Distribution of proliferating bone marrow in adult cancer patients determined using FLT-PET imaging.

PURPOSE: Given that proliferating hematopoietic stem cells are especially radiosensitive, the bone marrow is a potential organ at risk, particularly with the use of concurrent chemotherapy and radiotherapy. Existing data on bone marrow distribution have been determined from the weight and visual appearance of the marrow in cadavers. 18F-fluoro-L-deoxythymidine concentrates in bone marrow, and we used its intensity on positron emission tomography imaging to quantify the location of the proliferating bone marrow. METHODS AND MATERIALS: The 18F-fluoro-L-deoxythymidine positron emission/computed tomography scans performed at the Peter MacCallum Cancer Centre between 2006 and 2009 on adult cancer patients were analyzed. At a minimum, the scans included the mid-skull through the proximal femurs. A software program developed at our institution was used to calculate the percentage of administered activity in 11 separately defined bony regions. RESULTS: The study population consisted of 13 patients, 6 of whom were men. Their median age was 61 years. Of the 13 patients, 9 had lung cancer, 2 had colon cancer, and 1 each had melanoma and leiomyosarcoma; 6 had received previous, but not recent, chemotherapy.
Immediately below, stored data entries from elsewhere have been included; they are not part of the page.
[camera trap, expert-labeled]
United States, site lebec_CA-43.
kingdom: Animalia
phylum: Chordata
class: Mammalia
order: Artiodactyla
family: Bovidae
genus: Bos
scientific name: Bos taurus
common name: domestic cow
The mean percentage of proliferating bone marrow by anatomic site was 2.9%±2.1% at the skull, 1.9%±1.2% at the proximal humeri, 2.9%±1.3% at the sternum, 8.8%±4.7% at the ribs and clavicles, 3.8%±0.9% at the scapulas, 4.3%±1.6% at the cervical spine, 19.9%±2.6% at the thoracic spine, 16.6%±2.2% at the lumbar spine, 9.2%±2.3% at the sacrum, 25.3%±4.9% at the pelvis, and 4.5%±2.5% at the proximal femurs. CONCLUSION: Our modern estimates of bone marrow distribution in actual cancer patients using molecular imaging of the proliferating marrow provide updated data for optimizing normal tissue sparing during external beam radiotherapy planning.